Goal of the exercise |
Update the data from the line with "Within the frame here, of these options" to the line with "30.9 inches" by changing "weathered wood sign" to "old wooden sign", and leave everything else as it is. Return only those lines.

+++

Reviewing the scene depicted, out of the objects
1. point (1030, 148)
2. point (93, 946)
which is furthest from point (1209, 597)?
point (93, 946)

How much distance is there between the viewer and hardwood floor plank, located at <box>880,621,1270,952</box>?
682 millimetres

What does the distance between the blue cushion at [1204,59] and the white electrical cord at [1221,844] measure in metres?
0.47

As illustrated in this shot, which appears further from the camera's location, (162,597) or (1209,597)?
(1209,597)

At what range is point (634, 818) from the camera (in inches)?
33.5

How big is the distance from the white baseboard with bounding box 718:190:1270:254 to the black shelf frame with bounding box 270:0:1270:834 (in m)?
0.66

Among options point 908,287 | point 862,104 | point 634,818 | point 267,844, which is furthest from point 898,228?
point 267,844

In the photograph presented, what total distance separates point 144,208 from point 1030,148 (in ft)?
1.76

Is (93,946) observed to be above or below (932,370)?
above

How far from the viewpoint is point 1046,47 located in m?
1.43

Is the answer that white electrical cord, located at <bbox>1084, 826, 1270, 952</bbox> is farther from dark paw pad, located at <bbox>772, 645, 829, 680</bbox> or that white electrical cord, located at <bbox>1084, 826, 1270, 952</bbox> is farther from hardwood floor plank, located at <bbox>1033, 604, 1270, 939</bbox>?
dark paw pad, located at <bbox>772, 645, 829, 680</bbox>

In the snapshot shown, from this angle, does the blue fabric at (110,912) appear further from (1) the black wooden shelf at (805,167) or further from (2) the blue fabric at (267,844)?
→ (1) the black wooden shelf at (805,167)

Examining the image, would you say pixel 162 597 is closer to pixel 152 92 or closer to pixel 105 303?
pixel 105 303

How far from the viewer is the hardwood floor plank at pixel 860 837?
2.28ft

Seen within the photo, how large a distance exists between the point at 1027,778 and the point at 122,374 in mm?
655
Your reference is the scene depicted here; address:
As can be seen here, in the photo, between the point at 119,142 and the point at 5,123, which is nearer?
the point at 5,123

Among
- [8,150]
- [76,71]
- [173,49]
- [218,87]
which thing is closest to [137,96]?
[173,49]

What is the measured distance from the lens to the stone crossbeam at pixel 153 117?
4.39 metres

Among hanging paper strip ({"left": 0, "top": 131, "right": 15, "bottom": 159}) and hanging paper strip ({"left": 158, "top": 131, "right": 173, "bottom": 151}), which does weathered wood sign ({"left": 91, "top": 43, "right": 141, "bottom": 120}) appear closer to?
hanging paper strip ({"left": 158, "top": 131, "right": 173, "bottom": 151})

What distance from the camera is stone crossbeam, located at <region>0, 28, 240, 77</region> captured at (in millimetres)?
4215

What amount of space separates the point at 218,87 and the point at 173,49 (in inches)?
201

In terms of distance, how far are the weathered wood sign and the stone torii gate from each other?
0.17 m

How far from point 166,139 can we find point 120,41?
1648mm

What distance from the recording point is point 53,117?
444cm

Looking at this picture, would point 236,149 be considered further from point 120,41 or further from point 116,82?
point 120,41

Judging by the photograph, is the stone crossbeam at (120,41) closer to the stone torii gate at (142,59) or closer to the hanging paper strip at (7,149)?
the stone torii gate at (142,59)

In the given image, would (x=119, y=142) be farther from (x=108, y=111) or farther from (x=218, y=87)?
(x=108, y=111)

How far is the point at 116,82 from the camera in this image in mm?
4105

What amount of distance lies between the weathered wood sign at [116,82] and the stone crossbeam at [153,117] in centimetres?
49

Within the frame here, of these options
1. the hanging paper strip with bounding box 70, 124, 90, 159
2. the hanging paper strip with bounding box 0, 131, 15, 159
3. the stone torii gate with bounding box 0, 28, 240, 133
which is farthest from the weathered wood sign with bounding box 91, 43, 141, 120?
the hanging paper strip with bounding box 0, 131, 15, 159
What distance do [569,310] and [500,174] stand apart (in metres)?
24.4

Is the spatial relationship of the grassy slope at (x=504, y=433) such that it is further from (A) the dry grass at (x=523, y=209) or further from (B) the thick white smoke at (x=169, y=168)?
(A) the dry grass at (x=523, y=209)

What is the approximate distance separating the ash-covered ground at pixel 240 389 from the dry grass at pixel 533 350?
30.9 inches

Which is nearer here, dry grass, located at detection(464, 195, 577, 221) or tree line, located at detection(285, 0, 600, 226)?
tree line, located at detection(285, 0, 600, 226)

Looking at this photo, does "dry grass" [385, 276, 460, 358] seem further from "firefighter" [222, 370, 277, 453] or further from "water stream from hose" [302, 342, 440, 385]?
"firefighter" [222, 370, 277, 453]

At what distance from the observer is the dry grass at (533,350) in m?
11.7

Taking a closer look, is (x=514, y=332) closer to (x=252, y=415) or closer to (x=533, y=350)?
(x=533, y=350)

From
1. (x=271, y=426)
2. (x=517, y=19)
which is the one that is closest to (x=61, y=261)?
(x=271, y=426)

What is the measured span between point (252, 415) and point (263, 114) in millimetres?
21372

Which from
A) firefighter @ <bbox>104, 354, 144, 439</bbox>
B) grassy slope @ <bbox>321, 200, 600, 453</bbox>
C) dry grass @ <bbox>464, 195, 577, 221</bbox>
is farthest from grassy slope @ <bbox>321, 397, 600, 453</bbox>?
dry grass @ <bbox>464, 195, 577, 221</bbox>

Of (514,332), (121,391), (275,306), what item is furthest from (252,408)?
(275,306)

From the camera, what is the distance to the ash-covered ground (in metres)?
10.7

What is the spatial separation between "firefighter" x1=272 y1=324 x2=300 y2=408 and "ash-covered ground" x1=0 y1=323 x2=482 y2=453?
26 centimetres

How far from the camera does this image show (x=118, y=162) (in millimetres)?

+++

Answer to the problem |
Within the frame here, of these options
1. the hanging paper strip with bounding box 70, 124, 90, 159
2. the hanging paper strip with bounding box 0, 131, 15, 159
3. the stone torii gate with bounding box 0, 28, 240, 133
which is farthest from the old wooden sign with bounding box 91, 43, 141, 120?
the hanging paper strip with bounding box 0, 131, 15, 159
What distance do [569,310] and [500,174] stand apart (in metres)?
24.4

Is the spatial relationship of the grassy slope at (x=504, y=433) such that it is further from (A) the dry grass at (x=523, y=209) or further from (B) the thick white smoke at (x=169, y=168)?
(A) the dry grass at (x=523, y=209)

What is the approximate distance separating the ash-covered ground at pixel 240 389 from the dry grass at pixel 533 350?
30.9 inches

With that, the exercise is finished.